→ Sezione di testo:
╭──
Roma – Pubblichiamo integralmente il testo del card. Gualtiero Bassetti, presidente della CEI, pronunciato in conclusione dei lavori della presentazione del rapporto Italiani nel Mondo della Fondazione Migrantes questa mattina a Roma
È possibile, di fronte a un tema così vasto, quale è quello delle migrazioni oggi, davanti alla complessità delle cose ascoltate questa mattina, poter fare una conclusione?
Credo proprio di no, ma è importante comunque lasciarci con alcuni buoni propositi da mettere in pratica tornando nei nostri luoghi di lavoro, ma anche nei nostri luoghi di vita in generale (le nostre case, i nostri quartieri, la parrocchia, ecc.) perché la migrazione e i migranti, fanno parte della nostra quotidianità di cittadini, di famiglie, di popolo di un Paese che vive da sempre la mobilità (verso l’estero, dal Sud al Nord, tra le regioni, e così via) come parte integrante del suo vissuto.
E allora più che concludere vorrei dare delle indicazioni operative, concentrare cioè l’attenzione di noi tutti alle tradizionali proposte che la Fondazione Migrantes, attraverso questo strumento culturale della Chiesa italiana, ci affida ogni anno con questo voluminoso studio.
Bisogna riflettere sul fatto che non vi è una materia umana così cangiante come la mobilità, per lo studio della quale occorre un costante aggiornamento e rinnovamento degli approcci di studio e delle metodologie usate.
È per questo che la Conferenza Episcopale Italiana si è dotata di “braccia operative” come la Fondazione Migrantes. Per studiare i fenomeni sociali e intervenire a favore di essi. In questo caso specifico si parla dei migranti, di tutti i migranti del mondo anche se oggi sotto i riflettori ci sono gli italiani con questo studio.
╰──
→ Consegna: Nel testo sulle migrazioni, riporta il passo che parte da "E allora più" e termina con "con questo studio.", sostituendo "migranti" con "emigrati".

→ Dati forniti:
╭──
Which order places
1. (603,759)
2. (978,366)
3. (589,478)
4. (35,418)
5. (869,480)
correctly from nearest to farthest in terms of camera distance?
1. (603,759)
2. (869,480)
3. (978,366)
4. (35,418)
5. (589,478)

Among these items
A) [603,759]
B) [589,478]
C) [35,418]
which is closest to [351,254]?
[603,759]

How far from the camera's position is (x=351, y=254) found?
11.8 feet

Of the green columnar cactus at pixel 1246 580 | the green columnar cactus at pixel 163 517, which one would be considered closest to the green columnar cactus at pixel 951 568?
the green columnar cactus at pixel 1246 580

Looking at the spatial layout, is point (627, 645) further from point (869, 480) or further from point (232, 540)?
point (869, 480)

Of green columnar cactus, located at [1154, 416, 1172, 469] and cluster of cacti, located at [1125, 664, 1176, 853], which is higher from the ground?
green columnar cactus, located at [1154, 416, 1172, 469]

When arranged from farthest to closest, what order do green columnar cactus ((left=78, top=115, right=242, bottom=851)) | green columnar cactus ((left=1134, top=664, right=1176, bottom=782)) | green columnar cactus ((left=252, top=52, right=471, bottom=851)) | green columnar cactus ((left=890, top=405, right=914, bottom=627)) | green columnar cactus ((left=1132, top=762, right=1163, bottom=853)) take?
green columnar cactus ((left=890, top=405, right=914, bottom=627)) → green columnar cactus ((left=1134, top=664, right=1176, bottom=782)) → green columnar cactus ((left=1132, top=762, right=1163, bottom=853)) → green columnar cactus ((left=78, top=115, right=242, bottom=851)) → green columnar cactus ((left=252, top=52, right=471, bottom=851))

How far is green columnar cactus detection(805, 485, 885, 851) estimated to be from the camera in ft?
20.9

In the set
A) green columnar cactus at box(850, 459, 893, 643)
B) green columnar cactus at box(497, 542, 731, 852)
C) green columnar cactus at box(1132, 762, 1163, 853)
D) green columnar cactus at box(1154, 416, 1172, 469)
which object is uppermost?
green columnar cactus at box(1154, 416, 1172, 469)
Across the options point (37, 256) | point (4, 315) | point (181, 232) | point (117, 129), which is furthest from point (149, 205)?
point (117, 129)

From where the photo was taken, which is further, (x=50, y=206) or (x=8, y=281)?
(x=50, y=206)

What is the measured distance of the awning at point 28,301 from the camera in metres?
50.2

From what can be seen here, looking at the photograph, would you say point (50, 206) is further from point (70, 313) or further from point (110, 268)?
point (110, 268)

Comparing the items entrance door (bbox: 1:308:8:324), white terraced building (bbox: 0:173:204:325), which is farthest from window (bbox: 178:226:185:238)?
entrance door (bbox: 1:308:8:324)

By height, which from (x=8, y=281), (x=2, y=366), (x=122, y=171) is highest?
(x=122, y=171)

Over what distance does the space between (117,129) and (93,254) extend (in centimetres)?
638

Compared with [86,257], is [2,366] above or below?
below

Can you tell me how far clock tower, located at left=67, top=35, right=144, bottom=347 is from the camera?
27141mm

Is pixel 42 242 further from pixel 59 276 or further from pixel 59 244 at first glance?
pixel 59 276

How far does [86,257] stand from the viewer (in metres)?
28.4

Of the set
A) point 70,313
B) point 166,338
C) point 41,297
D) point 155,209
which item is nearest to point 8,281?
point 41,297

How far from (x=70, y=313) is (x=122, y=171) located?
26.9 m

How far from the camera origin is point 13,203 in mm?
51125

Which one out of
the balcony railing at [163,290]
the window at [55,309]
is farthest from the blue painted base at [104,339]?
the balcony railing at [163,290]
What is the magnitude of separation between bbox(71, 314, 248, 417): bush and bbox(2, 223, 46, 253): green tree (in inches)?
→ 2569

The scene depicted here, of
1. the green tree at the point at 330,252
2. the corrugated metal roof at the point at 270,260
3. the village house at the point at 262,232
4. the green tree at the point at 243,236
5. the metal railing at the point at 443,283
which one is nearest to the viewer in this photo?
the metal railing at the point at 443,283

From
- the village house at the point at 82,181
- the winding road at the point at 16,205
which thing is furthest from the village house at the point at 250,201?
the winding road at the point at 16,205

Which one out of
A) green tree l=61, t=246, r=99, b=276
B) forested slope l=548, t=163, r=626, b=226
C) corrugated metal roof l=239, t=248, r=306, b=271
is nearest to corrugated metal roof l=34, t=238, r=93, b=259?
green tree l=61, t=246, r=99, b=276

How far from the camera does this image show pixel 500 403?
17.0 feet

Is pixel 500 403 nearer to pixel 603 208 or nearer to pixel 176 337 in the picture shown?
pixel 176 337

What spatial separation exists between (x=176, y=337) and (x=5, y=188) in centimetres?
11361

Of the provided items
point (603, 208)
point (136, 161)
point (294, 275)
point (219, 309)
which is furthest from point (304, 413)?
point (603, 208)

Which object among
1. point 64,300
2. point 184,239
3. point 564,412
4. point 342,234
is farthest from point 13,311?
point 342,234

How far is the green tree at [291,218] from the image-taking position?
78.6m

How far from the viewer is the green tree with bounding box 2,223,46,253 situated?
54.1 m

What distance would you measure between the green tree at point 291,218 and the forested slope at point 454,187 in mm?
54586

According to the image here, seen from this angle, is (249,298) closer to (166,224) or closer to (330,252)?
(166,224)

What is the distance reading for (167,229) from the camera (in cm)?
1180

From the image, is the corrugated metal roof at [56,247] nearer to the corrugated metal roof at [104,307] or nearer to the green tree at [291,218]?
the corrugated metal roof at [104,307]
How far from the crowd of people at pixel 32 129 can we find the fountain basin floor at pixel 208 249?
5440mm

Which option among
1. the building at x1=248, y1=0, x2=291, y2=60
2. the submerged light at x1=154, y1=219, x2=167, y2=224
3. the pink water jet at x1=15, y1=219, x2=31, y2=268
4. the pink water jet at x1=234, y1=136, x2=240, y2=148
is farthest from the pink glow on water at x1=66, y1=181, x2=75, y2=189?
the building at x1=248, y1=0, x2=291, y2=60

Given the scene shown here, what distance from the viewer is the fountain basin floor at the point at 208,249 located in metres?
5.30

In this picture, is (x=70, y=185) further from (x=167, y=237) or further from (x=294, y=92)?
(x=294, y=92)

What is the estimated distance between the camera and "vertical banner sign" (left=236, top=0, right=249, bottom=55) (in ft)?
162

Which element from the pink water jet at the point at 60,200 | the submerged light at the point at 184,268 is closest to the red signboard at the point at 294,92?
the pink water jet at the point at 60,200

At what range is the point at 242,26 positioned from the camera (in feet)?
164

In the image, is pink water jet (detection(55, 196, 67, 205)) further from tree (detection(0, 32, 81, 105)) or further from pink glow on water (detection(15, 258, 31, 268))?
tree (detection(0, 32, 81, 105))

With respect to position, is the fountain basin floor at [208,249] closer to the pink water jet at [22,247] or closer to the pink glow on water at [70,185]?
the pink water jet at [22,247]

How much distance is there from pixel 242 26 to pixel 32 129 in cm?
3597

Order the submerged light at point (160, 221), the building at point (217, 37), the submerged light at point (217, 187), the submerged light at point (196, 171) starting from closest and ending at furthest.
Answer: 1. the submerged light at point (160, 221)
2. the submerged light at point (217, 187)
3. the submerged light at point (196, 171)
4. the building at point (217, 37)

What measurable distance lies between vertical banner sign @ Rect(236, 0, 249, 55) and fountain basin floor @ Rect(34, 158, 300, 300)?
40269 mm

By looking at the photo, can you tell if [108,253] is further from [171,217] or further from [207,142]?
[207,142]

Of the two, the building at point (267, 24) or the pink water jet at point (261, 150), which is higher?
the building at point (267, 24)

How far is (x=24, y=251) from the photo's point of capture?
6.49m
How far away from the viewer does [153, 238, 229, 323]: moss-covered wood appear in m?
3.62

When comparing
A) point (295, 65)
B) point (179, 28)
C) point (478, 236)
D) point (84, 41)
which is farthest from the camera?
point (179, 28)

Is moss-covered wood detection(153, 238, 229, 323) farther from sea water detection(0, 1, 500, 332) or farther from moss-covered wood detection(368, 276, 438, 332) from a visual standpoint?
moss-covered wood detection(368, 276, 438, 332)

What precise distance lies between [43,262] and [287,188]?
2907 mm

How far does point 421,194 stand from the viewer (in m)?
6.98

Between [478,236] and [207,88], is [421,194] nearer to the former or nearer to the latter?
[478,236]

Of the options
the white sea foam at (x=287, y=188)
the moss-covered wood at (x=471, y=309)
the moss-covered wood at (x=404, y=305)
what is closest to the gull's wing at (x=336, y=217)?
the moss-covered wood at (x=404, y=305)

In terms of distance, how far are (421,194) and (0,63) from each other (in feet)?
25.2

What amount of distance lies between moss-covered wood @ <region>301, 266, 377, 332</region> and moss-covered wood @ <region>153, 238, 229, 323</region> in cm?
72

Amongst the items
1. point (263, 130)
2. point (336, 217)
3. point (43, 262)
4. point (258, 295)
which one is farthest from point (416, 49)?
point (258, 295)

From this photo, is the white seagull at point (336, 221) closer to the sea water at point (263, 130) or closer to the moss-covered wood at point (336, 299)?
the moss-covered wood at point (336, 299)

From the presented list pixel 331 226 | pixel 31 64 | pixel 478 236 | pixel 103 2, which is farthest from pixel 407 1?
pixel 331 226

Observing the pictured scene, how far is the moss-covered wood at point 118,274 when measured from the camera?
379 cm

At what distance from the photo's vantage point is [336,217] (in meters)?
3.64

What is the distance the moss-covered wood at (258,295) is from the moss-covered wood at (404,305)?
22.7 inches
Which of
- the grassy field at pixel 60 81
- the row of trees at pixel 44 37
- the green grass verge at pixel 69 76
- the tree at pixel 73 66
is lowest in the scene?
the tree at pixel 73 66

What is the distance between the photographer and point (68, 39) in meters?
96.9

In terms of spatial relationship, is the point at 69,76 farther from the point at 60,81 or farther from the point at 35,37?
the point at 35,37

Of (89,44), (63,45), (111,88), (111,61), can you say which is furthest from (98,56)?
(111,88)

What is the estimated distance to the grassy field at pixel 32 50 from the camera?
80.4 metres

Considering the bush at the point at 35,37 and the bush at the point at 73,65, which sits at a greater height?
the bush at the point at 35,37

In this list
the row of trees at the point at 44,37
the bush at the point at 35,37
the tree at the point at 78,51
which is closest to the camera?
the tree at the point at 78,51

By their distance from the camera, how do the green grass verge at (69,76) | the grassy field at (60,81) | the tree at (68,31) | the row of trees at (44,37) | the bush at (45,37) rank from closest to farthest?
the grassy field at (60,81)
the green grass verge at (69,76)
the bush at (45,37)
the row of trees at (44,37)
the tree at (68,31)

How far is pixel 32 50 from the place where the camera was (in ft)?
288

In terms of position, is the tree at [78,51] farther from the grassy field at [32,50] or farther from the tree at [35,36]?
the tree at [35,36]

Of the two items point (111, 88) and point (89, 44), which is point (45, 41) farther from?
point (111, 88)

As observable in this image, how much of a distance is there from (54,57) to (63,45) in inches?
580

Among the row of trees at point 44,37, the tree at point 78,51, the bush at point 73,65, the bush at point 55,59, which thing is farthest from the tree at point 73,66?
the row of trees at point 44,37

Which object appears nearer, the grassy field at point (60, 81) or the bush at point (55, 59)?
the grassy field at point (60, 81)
╰──
→ Soluzione:
E allora più che concludere vorrei dare delle indicazioni operative, concentrare cioè l’attenzione di noi tutti alle tradizionali proposte che la Fondazione Migrantes, attraverso questo strumento culturale della Chiesa italiana, ci affida ogni anno con questo voluminoso studio.
Bisogna riflettere sul fatto che non vi è una materia umana così cangiante come la mobilità, per lo studio della quale occorre un costante aggiornamento e rinnovamento degli approcci di studio e delle metodologie usate.
È per questo che la Conferenza Episcopale Italiana si è dotata di “braccia operative” come la Fondazione Migrantes. Per studiare i fenomeni sociali e intervenire a favore di essi. In questo caso specifico si parla dei emigrati, di tutti i emigrati del mondo anche se oggi sotto i riflettori ci sono gli italiani con questo studio.